Décrivant le massacre de Zaria Amnesty international a souligné sans son rapport qu’«il est clair que l’armée a non seulement recouru à une force illégale et excessive contre des hommes, des femmes et des enfants, tuant illégalement des centaines de personnes, mais également déployé des efforts considérables pour dissimuler ses crimes».

Le ministre nigérien de la Défense, avait nié toute accusation contre l’armée et la police, selon lui «seulement 3 chiites ont été tués» lors des évènements du 29 octobre.
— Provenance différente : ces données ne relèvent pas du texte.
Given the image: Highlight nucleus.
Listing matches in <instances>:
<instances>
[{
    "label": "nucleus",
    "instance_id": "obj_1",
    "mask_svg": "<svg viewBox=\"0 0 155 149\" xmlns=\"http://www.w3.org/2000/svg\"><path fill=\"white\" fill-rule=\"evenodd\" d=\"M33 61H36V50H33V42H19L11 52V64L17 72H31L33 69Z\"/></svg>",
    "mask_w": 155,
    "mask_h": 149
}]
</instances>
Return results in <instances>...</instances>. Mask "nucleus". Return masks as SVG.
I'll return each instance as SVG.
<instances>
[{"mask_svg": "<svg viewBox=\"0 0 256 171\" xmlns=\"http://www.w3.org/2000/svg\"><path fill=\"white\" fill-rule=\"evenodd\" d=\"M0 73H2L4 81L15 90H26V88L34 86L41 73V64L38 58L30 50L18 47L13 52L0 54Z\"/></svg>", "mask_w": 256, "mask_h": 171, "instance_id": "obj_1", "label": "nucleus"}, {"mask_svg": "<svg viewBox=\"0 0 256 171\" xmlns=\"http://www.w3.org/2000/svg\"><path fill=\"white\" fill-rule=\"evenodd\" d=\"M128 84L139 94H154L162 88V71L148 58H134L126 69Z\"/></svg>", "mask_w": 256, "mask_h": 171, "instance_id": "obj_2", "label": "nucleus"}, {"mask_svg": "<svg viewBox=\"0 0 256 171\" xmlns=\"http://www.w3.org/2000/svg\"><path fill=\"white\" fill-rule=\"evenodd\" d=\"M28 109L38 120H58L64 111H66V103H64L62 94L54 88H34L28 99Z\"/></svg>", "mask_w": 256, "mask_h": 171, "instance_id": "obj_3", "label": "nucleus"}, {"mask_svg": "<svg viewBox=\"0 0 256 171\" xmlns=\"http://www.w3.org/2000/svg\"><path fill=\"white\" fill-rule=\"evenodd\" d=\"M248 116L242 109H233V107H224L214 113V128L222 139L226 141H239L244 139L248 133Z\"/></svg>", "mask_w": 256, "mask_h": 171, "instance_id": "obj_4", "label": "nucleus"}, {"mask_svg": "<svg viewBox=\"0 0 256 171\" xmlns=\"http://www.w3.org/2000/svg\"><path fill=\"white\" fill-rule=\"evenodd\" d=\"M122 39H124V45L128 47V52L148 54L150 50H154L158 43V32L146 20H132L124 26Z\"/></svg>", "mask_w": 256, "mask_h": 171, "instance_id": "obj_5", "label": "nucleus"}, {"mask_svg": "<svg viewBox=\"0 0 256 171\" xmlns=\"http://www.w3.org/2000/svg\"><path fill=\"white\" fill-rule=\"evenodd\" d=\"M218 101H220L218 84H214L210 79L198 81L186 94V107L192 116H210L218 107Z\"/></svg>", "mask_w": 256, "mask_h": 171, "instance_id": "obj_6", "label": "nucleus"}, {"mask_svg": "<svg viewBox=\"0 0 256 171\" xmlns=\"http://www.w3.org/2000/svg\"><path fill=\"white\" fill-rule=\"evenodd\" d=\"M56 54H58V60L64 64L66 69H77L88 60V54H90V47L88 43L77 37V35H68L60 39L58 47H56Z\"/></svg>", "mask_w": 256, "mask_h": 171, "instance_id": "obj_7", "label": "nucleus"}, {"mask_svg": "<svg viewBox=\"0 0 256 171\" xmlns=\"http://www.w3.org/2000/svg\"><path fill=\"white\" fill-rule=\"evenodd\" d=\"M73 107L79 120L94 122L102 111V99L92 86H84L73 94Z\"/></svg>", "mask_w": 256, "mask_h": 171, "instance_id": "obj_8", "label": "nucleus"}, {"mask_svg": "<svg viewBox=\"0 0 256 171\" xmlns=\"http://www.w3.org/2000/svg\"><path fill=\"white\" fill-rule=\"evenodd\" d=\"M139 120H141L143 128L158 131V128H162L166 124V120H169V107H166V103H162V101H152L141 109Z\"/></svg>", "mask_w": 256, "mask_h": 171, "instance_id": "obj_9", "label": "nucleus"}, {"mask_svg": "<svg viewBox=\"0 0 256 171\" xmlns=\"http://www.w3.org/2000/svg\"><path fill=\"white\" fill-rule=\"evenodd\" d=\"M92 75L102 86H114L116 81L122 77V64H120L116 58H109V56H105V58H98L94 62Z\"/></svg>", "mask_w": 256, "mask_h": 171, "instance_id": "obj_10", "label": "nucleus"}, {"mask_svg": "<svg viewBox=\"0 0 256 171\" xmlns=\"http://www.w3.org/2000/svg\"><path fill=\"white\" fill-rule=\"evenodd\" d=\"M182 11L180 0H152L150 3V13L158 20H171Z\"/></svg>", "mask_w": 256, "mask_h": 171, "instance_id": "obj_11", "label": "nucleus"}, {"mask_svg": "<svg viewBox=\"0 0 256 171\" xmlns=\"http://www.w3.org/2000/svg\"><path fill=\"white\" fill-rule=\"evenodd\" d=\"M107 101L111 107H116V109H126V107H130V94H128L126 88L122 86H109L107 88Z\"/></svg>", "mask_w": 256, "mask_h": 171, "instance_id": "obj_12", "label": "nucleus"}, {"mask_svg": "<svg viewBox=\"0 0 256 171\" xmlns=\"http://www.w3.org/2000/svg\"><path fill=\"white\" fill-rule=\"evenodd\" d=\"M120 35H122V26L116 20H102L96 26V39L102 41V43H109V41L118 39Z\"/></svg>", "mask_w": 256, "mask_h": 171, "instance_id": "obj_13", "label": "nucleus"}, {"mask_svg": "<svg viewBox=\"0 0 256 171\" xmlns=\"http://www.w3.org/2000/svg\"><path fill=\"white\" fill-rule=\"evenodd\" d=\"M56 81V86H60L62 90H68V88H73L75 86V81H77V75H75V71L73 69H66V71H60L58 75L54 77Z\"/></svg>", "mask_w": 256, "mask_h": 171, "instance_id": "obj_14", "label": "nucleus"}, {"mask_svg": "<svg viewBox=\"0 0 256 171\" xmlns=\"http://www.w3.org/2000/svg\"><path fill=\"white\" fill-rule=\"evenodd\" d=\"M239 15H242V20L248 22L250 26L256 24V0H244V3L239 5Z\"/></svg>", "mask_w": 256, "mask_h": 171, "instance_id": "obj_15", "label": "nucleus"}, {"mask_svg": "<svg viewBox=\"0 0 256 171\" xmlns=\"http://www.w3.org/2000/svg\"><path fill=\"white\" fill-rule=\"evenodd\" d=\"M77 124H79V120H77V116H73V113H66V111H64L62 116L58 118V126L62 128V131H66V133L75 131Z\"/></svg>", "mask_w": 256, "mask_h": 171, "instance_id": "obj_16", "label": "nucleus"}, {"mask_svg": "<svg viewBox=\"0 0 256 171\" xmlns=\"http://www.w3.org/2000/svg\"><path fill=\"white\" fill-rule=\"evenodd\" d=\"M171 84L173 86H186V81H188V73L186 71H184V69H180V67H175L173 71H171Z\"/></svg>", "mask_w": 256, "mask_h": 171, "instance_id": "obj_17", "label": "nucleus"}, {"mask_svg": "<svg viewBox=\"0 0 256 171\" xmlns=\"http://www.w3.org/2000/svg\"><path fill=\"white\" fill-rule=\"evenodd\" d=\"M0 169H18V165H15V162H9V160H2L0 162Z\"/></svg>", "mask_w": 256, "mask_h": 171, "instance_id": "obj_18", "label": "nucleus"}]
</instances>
Il faut noter que le président nigérien s’était jeté dans les bars de l’Arabie saoudite et entretiens des relations étroites avec le prince héritier Mohamad bin Salman qui avait promis de mettre un terme à l’influence iranienne en Afrique. La percé wahhabite au Niger a commencé dans les années 1980 et se poursuit jusqu’à présent, l'armée nigériane reste en grande partie dépendant des réseaux de lobbying pro wahhabite. L’Arabie déploie de nombreux efforts dans ce sens.